-- Start of Rows --
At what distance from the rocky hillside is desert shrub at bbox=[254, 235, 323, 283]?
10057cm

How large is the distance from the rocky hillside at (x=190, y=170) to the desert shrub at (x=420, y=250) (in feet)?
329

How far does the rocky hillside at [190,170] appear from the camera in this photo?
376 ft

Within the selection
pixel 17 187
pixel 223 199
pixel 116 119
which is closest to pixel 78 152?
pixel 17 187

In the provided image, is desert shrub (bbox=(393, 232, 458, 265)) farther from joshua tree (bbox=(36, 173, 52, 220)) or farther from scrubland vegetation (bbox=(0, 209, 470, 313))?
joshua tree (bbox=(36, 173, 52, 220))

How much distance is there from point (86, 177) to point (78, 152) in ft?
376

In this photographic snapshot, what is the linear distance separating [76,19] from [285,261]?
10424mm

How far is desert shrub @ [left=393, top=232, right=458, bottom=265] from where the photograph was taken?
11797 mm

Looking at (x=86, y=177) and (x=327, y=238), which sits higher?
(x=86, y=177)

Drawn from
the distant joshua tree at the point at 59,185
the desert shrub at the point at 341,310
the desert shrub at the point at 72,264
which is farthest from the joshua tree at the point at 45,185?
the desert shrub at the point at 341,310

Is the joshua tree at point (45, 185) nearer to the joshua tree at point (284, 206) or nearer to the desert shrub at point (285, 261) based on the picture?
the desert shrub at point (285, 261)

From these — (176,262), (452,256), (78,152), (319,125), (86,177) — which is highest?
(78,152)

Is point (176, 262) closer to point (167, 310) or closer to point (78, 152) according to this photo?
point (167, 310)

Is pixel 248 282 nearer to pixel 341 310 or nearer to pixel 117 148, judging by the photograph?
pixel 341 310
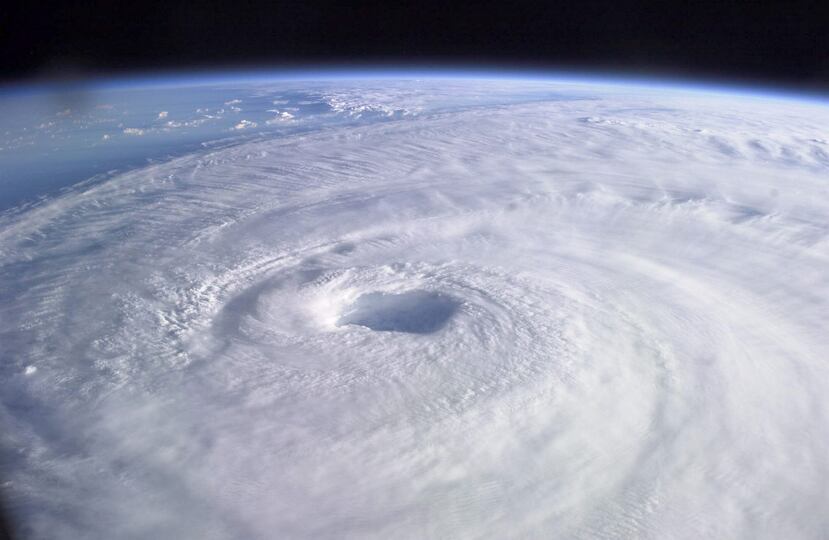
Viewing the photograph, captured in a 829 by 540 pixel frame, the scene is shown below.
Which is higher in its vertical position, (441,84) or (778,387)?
(441,84)

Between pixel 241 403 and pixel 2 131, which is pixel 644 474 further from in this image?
pixel 2 131

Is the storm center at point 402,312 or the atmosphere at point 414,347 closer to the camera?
the atmosphere at point 414,347

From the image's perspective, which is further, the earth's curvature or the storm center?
the storm center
-- End of Rows --
Rewrite the lines above as a numbered list, leaving out the blank lines and the pictures.

1. At what distance from the rocky hillside is desert shrub at bbox=[254, 235, 323, 283]?
2. 10057cm
3. How large is the distance from the rocky hillside at (x=190, y=170) to the desert shrub at (x=420, y=250) (in feet)?
4. 329
5. How far does the rocky hillside at [190,170] appear from the camera in this photo?
6. 376 ft
7. Within the selection
8. pixel 17 187
9. pixel 223 199
10. pixel 116 119
11. which is closest to pixel 78 152?
12. pixel 17 187
13. In the provided image, is desert shrub (bbox=(393, 232, 458, 265)) farther from joshua tree (bbox=(36, 173, 52, 220)) or farther from scrubland vegetation (bbox=(0, 209, 470, 313))?
14. joshua tree (bbox=(36, 173, 52, 220))
15. How much distance is there from point (86, 177) to point (78, 152) in ft?
16. 376
17. In this photographic snapshot, what is the linear distance separating [76,19] from [285,261]?
18. 10424mm
19. How far is desert shrub @ [left=393, top=232, right=458, bottom=265] from where the photograph was taken?
20. 11797 mm
21. Looking at (x=86, y=177) and (x=327, y=238), which sits higher?
22. (x=86, y=177)
23. Drawn from
24. the distant joshua tree at the point at 59,185
25. the desert shrub at the point at 341,310
26. the desert shrub at the point at 72,264
27. which is farthest from the joshua tree at the point at 45,185?
28. the desert shrub at the point at 341,310
29. Is the joshua tree at point (45, 185) nearer to the joshua tree at point (284, 206) or nearer to the desert shrub at point (285, 261) based on the picture?
30. the desert shrub at point (285, 261)
31. From these — (176,262), (452,256), (78,152), (319,125), (86,177) — which is highest?
32. (78,152)
33. Is point (176, 262) closer to point (167, 310) or closer to point (78, 152) according to this photo?
34. point (167, 310)
35. Is pixel 248 282 nearer to pixel 341 310 or nearer to pixel 117 148, judging by the photograph?
36. pixel 341 310
37. Viewing the photograph, captured in a 829 by 540 pixel frame, the scene is shown below.
38. Which is higher in its vertical position, (441,84) or (778,387)?
39. (441,84)
40. Between pixel 241 403 and pixel 2 131, which is pixel 644 474 further from in this image?
41. pixel 2 131
42. Is the storm center at point 402,312 or the atmosphere at point 414,347 closer to the camera?
43. the atmosphere at point 414,347
44. From the image's perspective, which is further, the earth's curvature or the storm center?
45. the storm center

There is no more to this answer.